Just over 50 miles west of Fort Collins lies a beautiful mountain valley called Pingree Park. Within this valley is Colorado State University's Pingree Park Campus and Conference Center. The 1,200-acre campus is within sight of Rocky Mountain National Park, the Comanche Peak Wilderness Area, and Roosevelt National Forest.
At an altitude of 9,000 feet, Pingree Park provides cool summer days perfect for hiking, fishing, and wildlife viewing. Trails leaving from the central campus invite visitors to a leisurely 45-minute walk up to Denny's Point or a rigorous all-day climb up Stormy Peaks.
Since the summer of 1916, Pingree Park has been a field site for Colorado State University natural resources students. In the early years, students slept and ate in what is now called the Old Classroom next to the dining hall. Summer sessions lasted 10 weeks, requiring students to study at night using candles or lights powered by the camp’s electric generator.
Today, the demanding program is four weeks long and allows students many hands-on outdoor opportunities. Colorado State is one of the few universities in the nation to offer a field program in a setting like Pingree Park.

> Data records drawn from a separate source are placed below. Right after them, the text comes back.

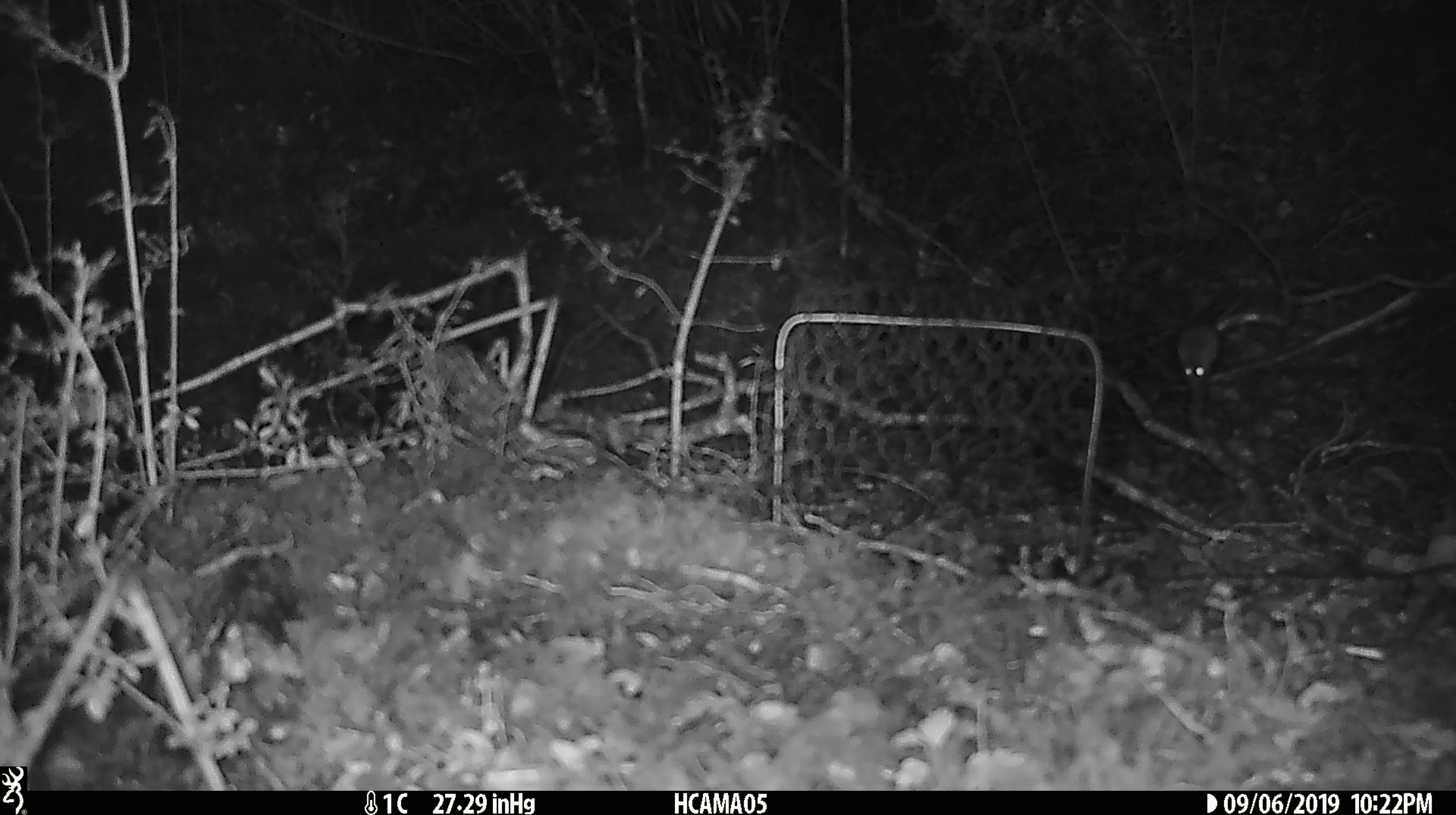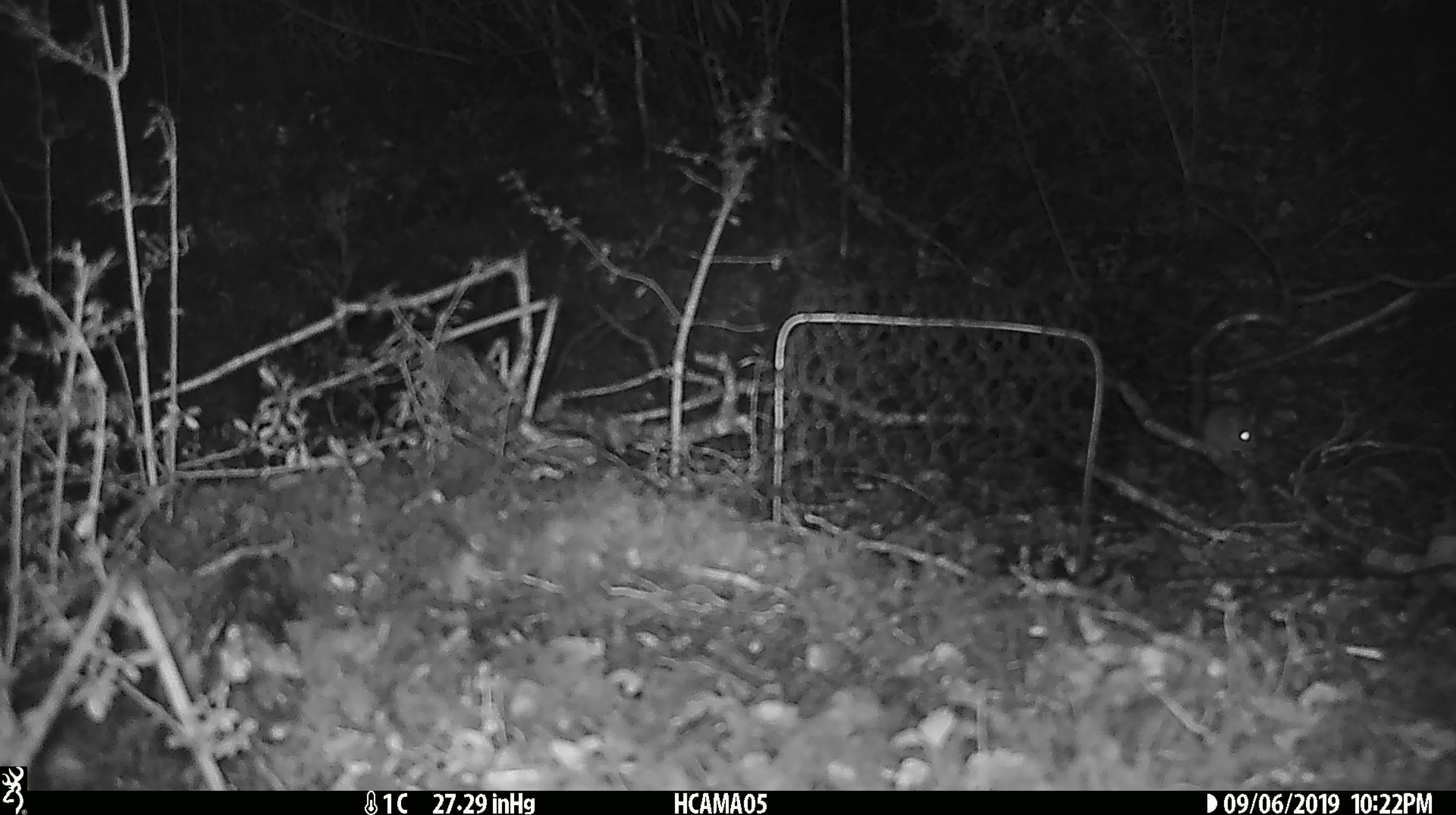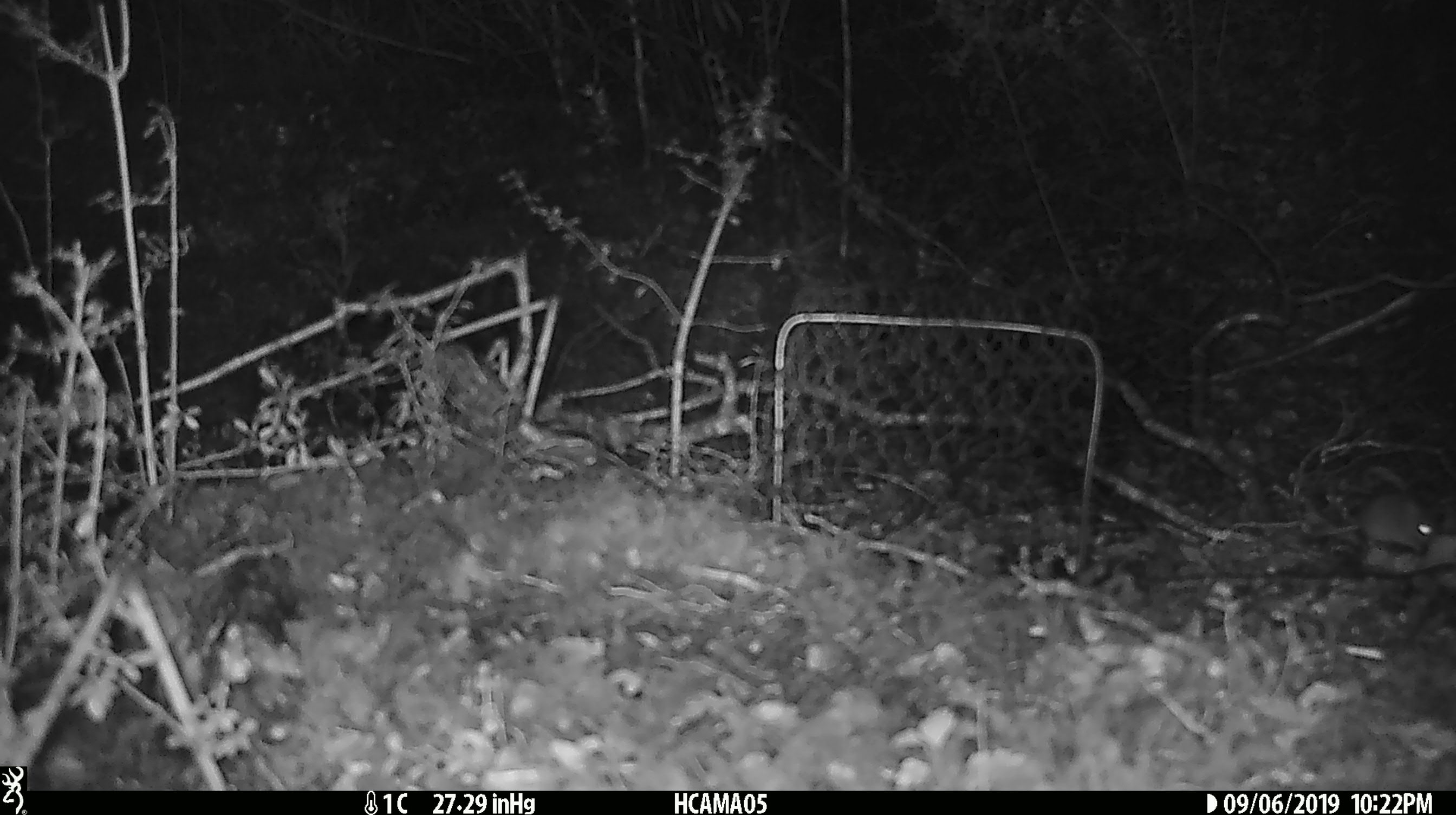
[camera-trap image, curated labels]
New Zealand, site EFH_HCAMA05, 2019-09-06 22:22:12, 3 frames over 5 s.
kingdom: Animalia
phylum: Chordata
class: Mammalia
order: Rodentia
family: Muridae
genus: Mus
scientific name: Mus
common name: mouse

Eco-Week is a unique opportunity for area elementary school students to experience nature in a remote mountain setting. During their three-day/two-night stay, 5th and 6th grade student study tree identification, fire ecology, map and compass use, geology, life zones, and ecosystem interaction. Some schools do the Challenge Ropes Course. A hike to the alpine is a highlight on the second day.
George W. Pingree is generally acknowledged as the founder of Pingree Park. Born in Maine, Pingree followed the gold rush west, and in the 1860s, he settled in the Rustic region of the Cache la Poudre River in northern Colorado.
In response to the arrival of the Union Pacific Railroad in Cheyenne, Wyo., and the need for railroad ties made from local timber, logger George Pingree contracted with the railroad. The first tie camp was established in the Pingree area in early 1868. Thirty to 40 tie hacks worked that summer and winter cutting and piling ties along the banks of the Little South Poudre River.
In the spring of 1869, the ties were floated down river to a point near LaPorte, where they were hauled by oxen-pulled wagons to Tie Siding, Wyo. The tie camp at Pingree Park, a name given to the valley the first winter, was occupied during three seasons. By the fall of 1870, the local demand for railroad ties had been filled, and the tie camps closed.
In 1912, Congress provided National Forest land to what is now Colorado State University for the formation of the Pingree Park campus. The first forestry school summer camp was held at Pingree Park in 1917.